The expectation in term of meat quality characters has been increased due to consumer demand in the last few years. The quality of meat and meat products have a major concern and can never be compromised in any situation. Sensory qualities such as appearance, texture, juiciness, wateriness, firmness, tenderness, odor and flavor are the main factors, which influence the final meat purchasing decision of the consumer. It is well known that the darker color of thigh meat is due to the higher volume of myoglobin and haem pigments, as well as a higher pH when compared to breast meat. Killing older birds increases myoglobin amount in the meat and selection of breeds for higher breast meat production may be involved.
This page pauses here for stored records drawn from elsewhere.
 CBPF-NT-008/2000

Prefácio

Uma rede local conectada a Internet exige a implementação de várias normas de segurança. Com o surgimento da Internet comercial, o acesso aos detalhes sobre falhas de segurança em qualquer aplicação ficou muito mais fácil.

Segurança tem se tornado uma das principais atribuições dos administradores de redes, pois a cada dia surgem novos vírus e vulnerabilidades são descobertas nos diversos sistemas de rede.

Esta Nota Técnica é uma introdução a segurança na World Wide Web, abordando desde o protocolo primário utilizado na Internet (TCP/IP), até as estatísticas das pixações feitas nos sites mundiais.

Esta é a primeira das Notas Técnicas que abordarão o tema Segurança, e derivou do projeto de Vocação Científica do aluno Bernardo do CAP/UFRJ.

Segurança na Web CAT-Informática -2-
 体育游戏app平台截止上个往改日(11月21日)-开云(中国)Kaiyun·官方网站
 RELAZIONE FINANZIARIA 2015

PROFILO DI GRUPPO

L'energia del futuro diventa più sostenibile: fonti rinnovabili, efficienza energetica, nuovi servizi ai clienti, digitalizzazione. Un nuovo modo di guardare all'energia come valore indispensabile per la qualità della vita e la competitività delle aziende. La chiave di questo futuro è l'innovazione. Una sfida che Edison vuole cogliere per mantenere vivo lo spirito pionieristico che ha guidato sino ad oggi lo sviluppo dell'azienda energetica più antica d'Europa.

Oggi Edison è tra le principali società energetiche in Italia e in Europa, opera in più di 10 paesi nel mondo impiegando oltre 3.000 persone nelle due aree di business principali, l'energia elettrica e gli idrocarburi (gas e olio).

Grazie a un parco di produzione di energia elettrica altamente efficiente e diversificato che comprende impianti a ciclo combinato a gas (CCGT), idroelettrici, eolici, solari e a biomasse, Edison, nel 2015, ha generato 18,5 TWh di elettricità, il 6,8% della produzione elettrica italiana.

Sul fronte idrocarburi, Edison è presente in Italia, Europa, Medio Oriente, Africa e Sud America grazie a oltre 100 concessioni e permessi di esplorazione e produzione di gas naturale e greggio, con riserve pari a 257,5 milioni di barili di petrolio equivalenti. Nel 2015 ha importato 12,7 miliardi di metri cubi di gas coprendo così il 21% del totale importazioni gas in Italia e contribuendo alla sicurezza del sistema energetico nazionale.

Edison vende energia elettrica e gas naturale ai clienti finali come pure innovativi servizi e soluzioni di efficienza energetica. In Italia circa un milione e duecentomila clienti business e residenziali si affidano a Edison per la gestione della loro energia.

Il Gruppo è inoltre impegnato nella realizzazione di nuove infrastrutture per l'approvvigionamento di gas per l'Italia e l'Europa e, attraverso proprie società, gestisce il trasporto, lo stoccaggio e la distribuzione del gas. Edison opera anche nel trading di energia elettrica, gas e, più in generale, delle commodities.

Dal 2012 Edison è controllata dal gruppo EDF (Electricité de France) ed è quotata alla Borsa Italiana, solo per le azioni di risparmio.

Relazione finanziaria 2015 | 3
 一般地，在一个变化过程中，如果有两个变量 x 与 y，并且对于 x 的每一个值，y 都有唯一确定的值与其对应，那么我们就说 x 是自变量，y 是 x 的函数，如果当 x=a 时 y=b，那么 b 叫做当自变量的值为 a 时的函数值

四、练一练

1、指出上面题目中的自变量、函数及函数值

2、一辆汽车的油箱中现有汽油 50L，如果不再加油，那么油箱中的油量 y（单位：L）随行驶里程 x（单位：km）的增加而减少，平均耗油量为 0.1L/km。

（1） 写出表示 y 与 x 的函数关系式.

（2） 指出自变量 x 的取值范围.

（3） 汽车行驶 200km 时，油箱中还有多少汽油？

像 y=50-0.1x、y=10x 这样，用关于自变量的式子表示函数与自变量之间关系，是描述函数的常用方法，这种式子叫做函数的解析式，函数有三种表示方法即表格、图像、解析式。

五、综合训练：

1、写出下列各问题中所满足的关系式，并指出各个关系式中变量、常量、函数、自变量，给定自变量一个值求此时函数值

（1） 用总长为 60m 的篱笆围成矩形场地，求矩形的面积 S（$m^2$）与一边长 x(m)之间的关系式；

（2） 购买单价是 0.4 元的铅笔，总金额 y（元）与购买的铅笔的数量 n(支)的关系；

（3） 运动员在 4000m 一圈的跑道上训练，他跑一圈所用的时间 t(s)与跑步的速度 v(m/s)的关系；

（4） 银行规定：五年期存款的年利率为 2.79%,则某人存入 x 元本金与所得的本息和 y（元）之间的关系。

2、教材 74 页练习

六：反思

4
Consuming a wheat-based diet tends to reduce the color of breast meat but has less effect on the thigh meat. After killing, biochemical variations, initiating the conversion of muscle to meat, regulate final meat quality. Heritability estimates for meat quality attributes in broilers are surprisingly high making genetic selection a best way for upgrading of broiler meat quality. However, the utilization of advanced new technologies, development of efficient and new processing methods will help to improve the chicken meat quality.
影响鸡肉色泽的理化因素
在过去的几年里,由于消费者的需求,对肉质特性的期望有所提高。肉类和肉制品的质量是一个重大问题,在任何情况下都不能妥协。外观、质地、多汁性、水性、紧实度、嫩度、气味和风味等感官品质是影响消费者最终购买肉类决策的主要因素。众所周知,大腿肉的颜色较深是由于与胸肉相比,大腿肉的肌红蛋白和血红素含量较高,以及pH值较高。宰杀年龄较大的禽类会增加肉中肌红蛋白的含量,并可能涉及到为提高胸肉产量而选择品种。以小麦为基础的饮食往往会降低胸肉的颜色,但对大腿肉的影响较小。屠宰后,生物化学变化,开始肌肉到肉的转化,调节最终的肉品质。肉鸡肉质性状的遗传力估计惊人地高,使遗传选择成为肉鸡肉质升级的最佳途径。然而,利用先进的新技术,开发高效的新加工方法将有助于提高鸡肉的品质。
本文章由计算机程序翻译,如有差异,请以英文原文为准。